If you ask people familiar with the Middle East to list the towns with the best souqs, bazaars, and old medieval quarters, you’d find yourself - more or less - confronted with the same gang of seven places, being: the old city of Damascus; Fatimid and Islamic Cairo; the Grand bazaar in Istanbul; the Medina of Fez; old Sana’a in Yemen; the souq in Aleppo; and of course, the old city of Jerusalem.
These spots, which constitute a sort of A-list of living-breathing antiquity, are some of the most evoking in the region. Anyone who spends enough time in the Middle East will often have a favourite among them. But a recent trip to a little-known city in southeastern Turkey left me with the impression that one site has been improperly left out of the mix.
About an hour’s drive north of the Syrian-Turkish border is the ancient city of Şanliurfa. Located on the cusp of Mesopotamia, it’s one of the oldest inhabited cities in the world (a title claimed by both Damascus and Erbil, in Iraq). Şanliurfa, still known today by its old name of “Urfa”, is so ancient that the legendary Biblical figures Abraham and Job - archetypal characters residing in the deepest collective memory – are said to have come from there.
It’s not surprising therefore that the city has a first-class labyrinthine old town and bazaar, that is largely unknown and only visited by a smattering of Muslims who come from abroad on pilgrimage to visit sites tied to the Biblical patriarch.

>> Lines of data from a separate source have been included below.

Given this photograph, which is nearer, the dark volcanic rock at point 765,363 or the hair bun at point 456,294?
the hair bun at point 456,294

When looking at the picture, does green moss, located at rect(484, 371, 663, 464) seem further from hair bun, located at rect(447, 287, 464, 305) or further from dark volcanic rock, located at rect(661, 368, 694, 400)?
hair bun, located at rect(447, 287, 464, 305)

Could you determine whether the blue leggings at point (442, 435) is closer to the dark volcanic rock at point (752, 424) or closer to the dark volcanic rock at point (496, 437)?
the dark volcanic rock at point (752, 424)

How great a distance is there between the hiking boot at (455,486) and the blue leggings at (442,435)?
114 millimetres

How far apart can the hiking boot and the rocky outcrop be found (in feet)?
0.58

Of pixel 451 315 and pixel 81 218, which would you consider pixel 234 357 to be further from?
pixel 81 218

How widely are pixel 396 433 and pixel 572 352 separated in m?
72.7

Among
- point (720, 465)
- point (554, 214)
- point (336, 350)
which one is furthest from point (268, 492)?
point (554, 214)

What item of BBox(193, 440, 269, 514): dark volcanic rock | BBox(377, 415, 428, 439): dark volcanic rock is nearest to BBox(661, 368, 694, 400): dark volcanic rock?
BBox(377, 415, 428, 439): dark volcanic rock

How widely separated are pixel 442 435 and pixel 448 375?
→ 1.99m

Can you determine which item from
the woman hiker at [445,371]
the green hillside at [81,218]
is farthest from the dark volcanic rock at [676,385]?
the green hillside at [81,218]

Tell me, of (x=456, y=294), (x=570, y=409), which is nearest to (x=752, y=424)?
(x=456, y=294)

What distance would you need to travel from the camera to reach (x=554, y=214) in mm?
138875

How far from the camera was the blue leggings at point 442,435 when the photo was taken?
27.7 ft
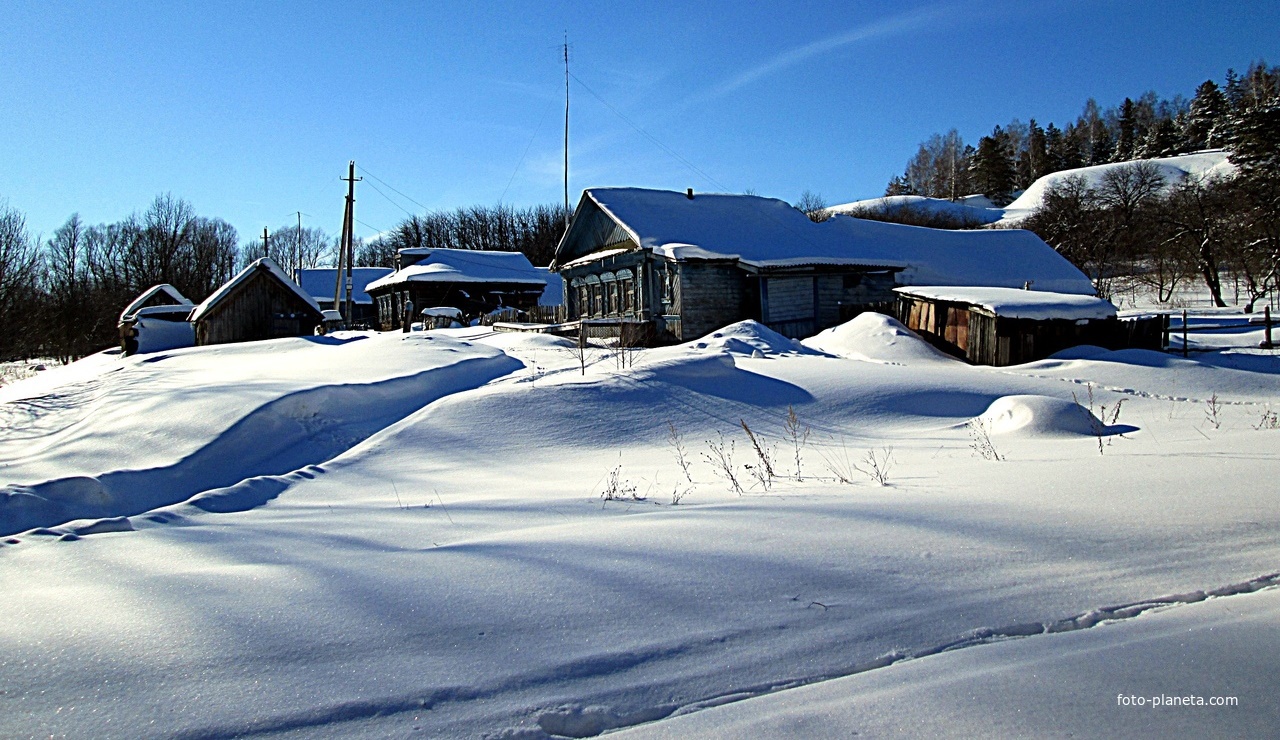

Part of what makes the place so special is its hybrid feel. Although mostly inhabited by Kurds and Turks, Urfa has a very Arab character. Like its nearby sister cities of Antakya (formerly Antioch), Gaziantep (formerly Antep), and Mardin, Urfa was once a bastion of Middle East multiculturalism that blended not only Kurds and Turks but also Armenians, Syriacs, Syrian Arabs, Bedouin, Greeks, Jews, Turcomen and Assyrians. In 1984, Turkey’s parliament officially changed Urfa’s name to Şanliurfa (meaning “Urfa the Glorious”) in order to commemorate the fighting prowess of its residents during the country’s war of independence.
Travel a short distance south of the city and you’ll also encounter tiny agricultural villages whose ways of life have not diverged an iota from the time of ancient Mesopotamia. Near to these cluster of settlements is the famous ancient mud village of Harran and the recently discovered 12,000 year-old archaeological site of Göbekli Tepe – one of the oldest and most important ancient sites in the world.